O professor Rasoto afirma que um fato que chamou sua atenção foi “a alegria e descontração de todos os colegas professores, com muita vontade de aprender, entender o novo momento, cada um tentando colocar suas dúvidas e preocupações, mas sentindo apoio e carinho para continuarmos com muita confiança. Esta confiança rapidamente se transformou em força para inovação nas metodologias de ensino”.

Surpreendentemente, ao decorrer do semestre, estávamos dando as aulas como se fossem sempre assim, claro que com algumas dificuldades ainda, mas dominamos essas plataformas e pudemos observar, que os elogios dos alunos, que começamos a receber, reforçavam a ideia que estamos no caminho certo.

Para a professora Naiara Johnsson, “mais do que transmitir conhecimento nas aulas on-line, procurei ter uma boa comunicação com os alunos e, mesmo sendo um momento difícil para todos, procurei sempre incentivá-los e motivá-los quanto aos estudos na disciplina. No decorrer do semestre, fui testando várias ferramentas de aprendizagem e, ao mesmo tempo, recebendo feedback sobre as ferramentas com as quais os alunos melhor adaptavam-se. Procurando, também, sempre contribuir de alguma forma na carreira profissional ou pessoal”.

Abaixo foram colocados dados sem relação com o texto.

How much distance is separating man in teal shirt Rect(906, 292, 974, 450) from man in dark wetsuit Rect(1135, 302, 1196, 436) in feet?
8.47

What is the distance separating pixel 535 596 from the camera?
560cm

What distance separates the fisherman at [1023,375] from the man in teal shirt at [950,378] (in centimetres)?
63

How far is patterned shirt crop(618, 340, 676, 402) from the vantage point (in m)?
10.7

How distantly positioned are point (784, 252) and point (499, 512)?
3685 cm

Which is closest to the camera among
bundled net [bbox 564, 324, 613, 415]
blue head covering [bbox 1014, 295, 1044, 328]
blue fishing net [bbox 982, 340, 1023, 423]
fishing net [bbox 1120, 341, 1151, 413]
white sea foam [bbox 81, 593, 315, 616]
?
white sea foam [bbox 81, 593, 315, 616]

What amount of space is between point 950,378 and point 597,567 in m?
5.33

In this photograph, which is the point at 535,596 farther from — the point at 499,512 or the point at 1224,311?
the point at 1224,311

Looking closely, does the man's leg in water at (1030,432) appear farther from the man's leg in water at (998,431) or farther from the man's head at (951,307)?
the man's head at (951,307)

Sabemos que cada professor adotou técnicas e rotinas próprias. O Professor Luiz Rogério Camargo pode compartilhar as adotadas por ele: “De minha parte, tomei como norte das práticas durante as aulas digitais algumas palavras de ordem. A primeira delas foi COMPREENSÃO: saber que, neste momento atípico, não é possível aplicar os mesmos critérios das aulas presenciais nas aulas on-line [...]”, e “[...] a segunda palavra foi ADEQUAÇÃO: nesse sentido, fiquei mais preocupado em pensar em estratégias que me permitissem passar de modo eficiente aos alunos o conteúdo necessário, mas sem sobrecarregá-los de trabalhos [...]”, e “[...] a terceira foi EMPATIA: sempre que possível, procurei ouvir o que os alunos tinham a dizer, perguntando no que seria possível ajudá-los dentro dos protocolos possíveis. Por fim, procurei manter ainda mais a COERÊNCIA entre o que foi ensinado e o que foi cobrado nas avaliações, flexibilizando processos e abrindo espaço para discussões coletivas nas quais o conhecimento poderia ser construído e assimilado em conjunto”.

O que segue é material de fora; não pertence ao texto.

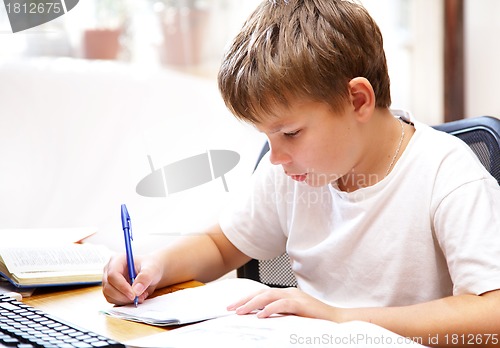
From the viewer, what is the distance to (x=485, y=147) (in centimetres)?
103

A professora Iara Lang preparou vídeos curtos sobre o conteúdo da semana e o aluno precisava assistir os vídeos nos minutos iniciais da aula para que na sequência eu pudesse ministrar a explicação e ele pudesse fazer em aula exercícios do conteúdo. E assim, a professora Iara afirma “[...] de forma mágica eles aprenderam Cálculo Diferencial e Integral, Álgebra Linear e Estatística. Apesar de distante fisicamente, todo esse processo uniu mais os professores e a FAE como um todo”.

O professor Willian Valverde declarou de maneira muito otimista: “com o passar do tempo, e também com a ajuda obtida pelos cursos da FAE, fui aprendendo como organizar melhor a minha aula, minha rotina de trabalho e como produzir um material bom para os alunos. O sentimento é de dever cumprido, de gratidão, de orgulho pela superação e de felicidade pelo retorno recebido. Hoje, com toda certeza, sou um professor melhor e tudo o que aprendi continuarei utilizando em minhas aulas”.

Essa pandemia veio, de certa forma, para nos ensinar também, pois nos ensinou muitas coisas que puderam agregar não só no nosso conhecimento técnico, mas também no nosso humanismo.

Com esses relatos, a FAE gostaria de agradecer a todos os professores pela dedicação que estão tendo nesse momento. E se você também tiver um depoimento motivador e quiser compartilhar com os demais colegas, nos envie para que possamos nos motivar cada vez mais!